Excerpts of spatial question data:
--- Start ---

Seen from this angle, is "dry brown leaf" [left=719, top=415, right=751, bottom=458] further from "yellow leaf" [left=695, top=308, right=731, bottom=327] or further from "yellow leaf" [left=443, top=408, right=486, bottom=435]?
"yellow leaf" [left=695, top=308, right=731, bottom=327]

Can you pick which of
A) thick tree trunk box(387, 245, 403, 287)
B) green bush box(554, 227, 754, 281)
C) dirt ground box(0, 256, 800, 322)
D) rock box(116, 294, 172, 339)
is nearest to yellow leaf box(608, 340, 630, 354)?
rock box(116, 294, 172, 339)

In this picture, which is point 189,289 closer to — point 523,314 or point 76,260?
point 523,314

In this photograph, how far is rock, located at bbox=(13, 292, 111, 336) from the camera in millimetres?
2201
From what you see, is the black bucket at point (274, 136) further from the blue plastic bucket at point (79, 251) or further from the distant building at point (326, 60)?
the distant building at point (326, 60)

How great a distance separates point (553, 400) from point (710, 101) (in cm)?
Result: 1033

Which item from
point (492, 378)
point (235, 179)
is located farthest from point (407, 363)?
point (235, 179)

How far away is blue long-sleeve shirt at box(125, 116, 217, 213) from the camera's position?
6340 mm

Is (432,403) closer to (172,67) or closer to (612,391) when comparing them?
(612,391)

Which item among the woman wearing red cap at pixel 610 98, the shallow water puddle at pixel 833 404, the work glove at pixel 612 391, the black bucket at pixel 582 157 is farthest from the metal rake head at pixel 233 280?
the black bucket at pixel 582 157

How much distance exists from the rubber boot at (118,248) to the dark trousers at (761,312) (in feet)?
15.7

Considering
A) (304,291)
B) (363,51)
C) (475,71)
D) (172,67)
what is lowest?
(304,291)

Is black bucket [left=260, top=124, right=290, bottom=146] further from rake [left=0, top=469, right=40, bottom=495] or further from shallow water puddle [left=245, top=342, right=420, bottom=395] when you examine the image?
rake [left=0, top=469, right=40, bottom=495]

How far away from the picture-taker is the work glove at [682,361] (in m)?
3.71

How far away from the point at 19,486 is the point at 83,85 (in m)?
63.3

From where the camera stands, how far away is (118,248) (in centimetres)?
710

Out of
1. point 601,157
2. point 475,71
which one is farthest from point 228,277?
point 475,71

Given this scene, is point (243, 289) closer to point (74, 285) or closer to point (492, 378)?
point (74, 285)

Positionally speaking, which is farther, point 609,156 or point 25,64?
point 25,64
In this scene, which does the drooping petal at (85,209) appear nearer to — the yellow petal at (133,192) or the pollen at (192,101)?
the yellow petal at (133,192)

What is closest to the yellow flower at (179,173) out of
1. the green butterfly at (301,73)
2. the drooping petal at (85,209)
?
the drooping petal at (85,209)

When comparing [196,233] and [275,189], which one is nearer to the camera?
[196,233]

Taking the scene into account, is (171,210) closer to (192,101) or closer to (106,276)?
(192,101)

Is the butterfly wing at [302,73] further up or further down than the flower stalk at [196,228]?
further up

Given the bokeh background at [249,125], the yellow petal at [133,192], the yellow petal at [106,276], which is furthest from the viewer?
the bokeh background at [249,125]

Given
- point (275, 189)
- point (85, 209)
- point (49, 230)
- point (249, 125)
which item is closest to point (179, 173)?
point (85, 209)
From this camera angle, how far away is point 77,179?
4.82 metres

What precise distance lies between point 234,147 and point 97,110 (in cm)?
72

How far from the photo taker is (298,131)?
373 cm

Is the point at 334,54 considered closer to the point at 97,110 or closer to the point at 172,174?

--- End ---

Express every line of the items above as a JSON list of strings, one string per line, omitting blank lines.

[
  "Seen from this angle, is \"dry brown leaf\" [left=719, top=415, right=751, bottom=458] further from \"yellow leaf\" [left=695, top=308, right=731, bottom=327] or further from \"yellow leaf\" [left=443, top=408, right=486, bottom=435]?",
  "\"yellow leaf\" [left=695, top=308, right=731, bottom=327]",
  "Can you pick which of",
  "A) thick tree trunk box(387, 245, 403, 287)",
  "B) green bush box(554, 227, 754, 281)",
  "C) dirt ground box(0, 256, 800, 322)",
  "D) rock box(116, 294, 172, 339)",
  "is nearest to yellow leaf box(608, 340, 630, 354)?",
  "rock box(116, 294, 172, 339)",
  "In this picture, which is point 189,289 closer to — point 523,314 or point 76,260?",
  "point 523,314",
  "In this photograph, how far is rock, located at bbox=(13, 292, 111, 336) from the camera in millimetres?",
  "2201",
  "From what you see, is the black bucket at point (274, 136) further from the blue plastic bucket at point (79, 251) or further from the distant building at point (326, 60)?",
  "the distant building at point (326, 60)",
  "How great a distance separates point (553, 400) from point (710, 101) (in cm)?",
  "Result: 1033",
  "Which item from",
  "point (492, 378)",
  "point (235, 179)",
  "is located farthest from point (407, 363)?",
  "point (235, 179)",
  "How far away is blue long-sleeve shirt at box(125, 116, 217, 213) from the camera's position?",
  "6340 mm",
  "Is (432,403) closer to (172,67) or closer to (612,391) when comparing them?",
  "(612,391)",
  "Which item among the woman wearing red cap at pixel 610 98, the shallow water puddle at pixel 833 404, the work glove at pixel 612 391, the black bucket at pixel 582 157 is farthest from the metal rake head at pixel 233 280?",
  "the black bucket at pixel 582 157",
  "How much distance exists from the rubber boot at (118,248) to the dark trousers at (761,312) (in feet)?",
  "15.7",
  "Considering",
  "A) (304,291)",
  "B) (363,51)",
  "C) (475,71)",
  "D) (172,67)",
  "what is lowest?",
  "(304,291)",
  "Is black bucket [left=260, top=124, right=290, bottom=146] further from rake [left=0, top=469, right=40, bottom=495] or further from shallow water puddle [left=245, top=342, right=420, bottom=395] when you examine the image?",
  "rake [left=0, top=469, right=40, bottom=495]",
  "How far away from the picture-taker is the work glove at [682,361] (in m)?",
  "3.71",
  "How far away from the point at 19,486 is the point at 83,85 (in m)?",
  "63.3",
  "From where the camera stands, how far away is (118,248) (in centimetres)?",
  "710",
  "Out of",
  "1. point 601,157",
  "2. point 475,71",
  "which one is farthest from point 228,277?",
  "point 475,71",
  "Given this scene, is point (243, 289) closer to point (74, 285) or closer to point (492, 378)?",
  "point (74, 285)",
  "Positionally speaking, which is farther, point 609,156 or point 25,64?",
  "point 25,64",
  "In this scene, which does the drooping petal at (85,209) appear nearer to — the yellow petal at (133,192) or the pollen at (192,101)?",
  "the yellow petal at (133,192)",
  "What is closest to the yellow flower at (179,173) out of",
  "1. the green butterfly at (301,73)",
  "2. the drooping petal at (85,209)",
  "?",
  "the drooping petal at (85,209)",
  "When comparing [196,233] and [275,189], which one is nearer to the camera?",
  "[196,233]",
  "Taking the scene into account, is (171,210) closer to (192,101) or closer to (106,276)?",
  "(192,101)",
  "Is the butterfly wing at [302,73] further up or further down than the flower stalk at [196,228]?",
  "further up",
  "Given the bokeh background at [249,125], the yellow petal at [133,192], the yellow petal at [106,276], which is furthest from the viewer?",
  "the bokeh background at [249,125]",
  "Given",
  "- point (275, 189)",
  "- point (85, 209)",
  "- point (49, 230)",
  "- point (249, 125)",
  "which item is closest to point (179, 173)?",
  "point (85, 209)",
  "From this camera angle, how far away is point 77,179?",
  "4.82 metres",
  "What precise distance lies between point 234,147 and point 97,110 (in cm)?",
  "72",
  "How far from the photo taker is (298,131)?",
  "373 cm",
  "Is the point at 334,54 considered closer to the point at 97,110 or closer to the point at 172,174?"
]